If voters can wade through the scandals facing Democratic gubernatorial nominee Terry McAuliffe and his GOP rival, Ken Cuccinelli, they'll find substantive events where both candidates present ideas for the Commonwealth’s future.
Cuccinelli made the latest in a series of policy announcements —this one focusing on education. The Attorney General says students in disadvantaged areas are dropping out of school at an alarming rate. Others just aren't getting the same level of education as their peers. He wants to change that—in part, by empowering parents through four reforms.
"One, is to restart the school--to convert it to a charter school in place. The second, is closure--allowing students to attend better performing public schools. The third is reform to replace the leadership at the school and provide flexibility for reforms or changes right there at the school. And the fourth is school choice to provide opportunity scholarships to allow parents to enroll students in the public schools of their choice or tax credits to enroll in the private schools of their choice," he said.
Cuccinelli says it's time to rewrite the SOLs and provide incentives for teachers who excel. In May, McAuliffe unveiled his education plan, which includes SOL reforms. But on Tuesday the Democrat rolled out a biotech and innovation policy geared toward making it easier for researchers to bring their ideas to Virginia.

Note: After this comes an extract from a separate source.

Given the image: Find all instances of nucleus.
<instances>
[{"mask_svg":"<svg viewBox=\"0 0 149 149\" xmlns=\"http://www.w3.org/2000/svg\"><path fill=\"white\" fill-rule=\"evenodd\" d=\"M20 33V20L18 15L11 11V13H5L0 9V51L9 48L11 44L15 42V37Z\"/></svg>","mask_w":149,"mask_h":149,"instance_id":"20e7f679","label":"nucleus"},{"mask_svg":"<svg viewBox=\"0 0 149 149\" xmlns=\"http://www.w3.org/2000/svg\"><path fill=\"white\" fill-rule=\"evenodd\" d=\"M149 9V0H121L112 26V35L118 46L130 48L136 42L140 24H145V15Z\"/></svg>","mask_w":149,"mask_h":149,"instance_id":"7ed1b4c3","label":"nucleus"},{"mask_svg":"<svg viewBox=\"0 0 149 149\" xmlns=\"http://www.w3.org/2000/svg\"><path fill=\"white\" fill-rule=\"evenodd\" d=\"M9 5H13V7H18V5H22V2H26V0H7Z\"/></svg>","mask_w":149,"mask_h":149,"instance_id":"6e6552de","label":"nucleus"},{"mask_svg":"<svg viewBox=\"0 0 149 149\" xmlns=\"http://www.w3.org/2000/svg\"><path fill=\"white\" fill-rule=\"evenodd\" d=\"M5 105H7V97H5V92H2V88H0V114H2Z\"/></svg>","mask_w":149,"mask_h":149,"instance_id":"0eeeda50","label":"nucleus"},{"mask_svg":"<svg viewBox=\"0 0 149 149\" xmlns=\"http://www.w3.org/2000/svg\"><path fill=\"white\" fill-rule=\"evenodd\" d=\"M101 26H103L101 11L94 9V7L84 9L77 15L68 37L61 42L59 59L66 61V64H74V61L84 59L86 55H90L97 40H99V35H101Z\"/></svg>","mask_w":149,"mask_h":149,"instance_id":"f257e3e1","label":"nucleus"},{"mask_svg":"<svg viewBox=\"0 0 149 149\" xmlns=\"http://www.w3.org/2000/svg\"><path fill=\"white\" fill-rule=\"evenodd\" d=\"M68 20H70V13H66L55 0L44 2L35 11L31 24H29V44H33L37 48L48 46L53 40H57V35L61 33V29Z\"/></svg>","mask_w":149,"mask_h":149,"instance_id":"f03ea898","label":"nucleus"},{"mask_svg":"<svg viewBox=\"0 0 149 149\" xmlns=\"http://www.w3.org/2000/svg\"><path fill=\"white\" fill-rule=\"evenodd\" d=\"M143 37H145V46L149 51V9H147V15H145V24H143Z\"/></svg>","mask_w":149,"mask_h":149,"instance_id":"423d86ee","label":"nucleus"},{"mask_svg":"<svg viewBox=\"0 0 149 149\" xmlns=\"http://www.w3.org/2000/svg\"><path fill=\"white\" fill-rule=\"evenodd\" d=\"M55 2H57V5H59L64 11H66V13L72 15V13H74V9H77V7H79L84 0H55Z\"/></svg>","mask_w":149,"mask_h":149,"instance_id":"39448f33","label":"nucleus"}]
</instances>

Meantime, during Cuccinelli's campaign stop in Richmond , the Attorney General played verbal dodgeball with reporters, refusing to answer questions about how his office handled gas royalties in Southwest Virginia. That’s the subject of an investigation by Virginia’s Inspector General.
Critics say Cuccinelli’s office sided with and offered legal advice to energy companies attempting to cheat local landowners out of money they were due for gas drilling on their property.